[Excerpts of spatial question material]

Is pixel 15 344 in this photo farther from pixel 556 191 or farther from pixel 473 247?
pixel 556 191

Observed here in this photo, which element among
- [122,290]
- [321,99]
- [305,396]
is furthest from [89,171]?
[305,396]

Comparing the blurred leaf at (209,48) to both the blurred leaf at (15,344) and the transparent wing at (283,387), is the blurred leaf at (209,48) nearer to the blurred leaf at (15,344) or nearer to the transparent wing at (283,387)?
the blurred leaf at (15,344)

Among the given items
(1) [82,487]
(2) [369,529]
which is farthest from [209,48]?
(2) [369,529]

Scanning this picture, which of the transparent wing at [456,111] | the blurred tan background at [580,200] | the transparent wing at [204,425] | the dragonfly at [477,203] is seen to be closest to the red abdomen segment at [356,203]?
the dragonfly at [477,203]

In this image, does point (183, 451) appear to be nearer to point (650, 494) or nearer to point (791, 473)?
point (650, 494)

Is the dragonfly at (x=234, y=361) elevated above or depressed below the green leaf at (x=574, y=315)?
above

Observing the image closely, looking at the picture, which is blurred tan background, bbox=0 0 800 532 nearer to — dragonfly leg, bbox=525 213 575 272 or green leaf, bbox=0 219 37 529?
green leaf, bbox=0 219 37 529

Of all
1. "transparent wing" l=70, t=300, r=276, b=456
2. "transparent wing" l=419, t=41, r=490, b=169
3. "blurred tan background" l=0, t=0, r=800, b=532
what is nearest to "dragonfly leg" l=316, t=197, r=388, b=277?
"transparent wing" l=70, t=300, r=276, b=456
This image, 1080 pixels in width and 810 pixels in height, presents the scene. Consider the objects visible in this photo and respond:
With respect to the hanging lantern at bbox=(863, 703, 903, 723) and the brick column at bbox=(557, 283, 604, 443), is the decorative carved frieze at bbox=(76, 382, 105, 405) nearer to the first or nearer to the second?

* [GOAL OF THE EXERCISE]
Can you retype the material starting at the line that contains "This image, 1080" and continuing through the end of the material?

* [SOLUTION TO THE EXERCISE]
This image, 1080 pixels in width and 810 pixels in height, presents the scene. Consider the objects visible in this photo and respond:
With respect to the hanging lantern at bbox=(863, 703, 903, 723) and the brick column at bbox=(557, 283, 604, 443), is the decorative carved frieze at bbox=(76, 382, 105, 405) nearer to the first or nearer to the second?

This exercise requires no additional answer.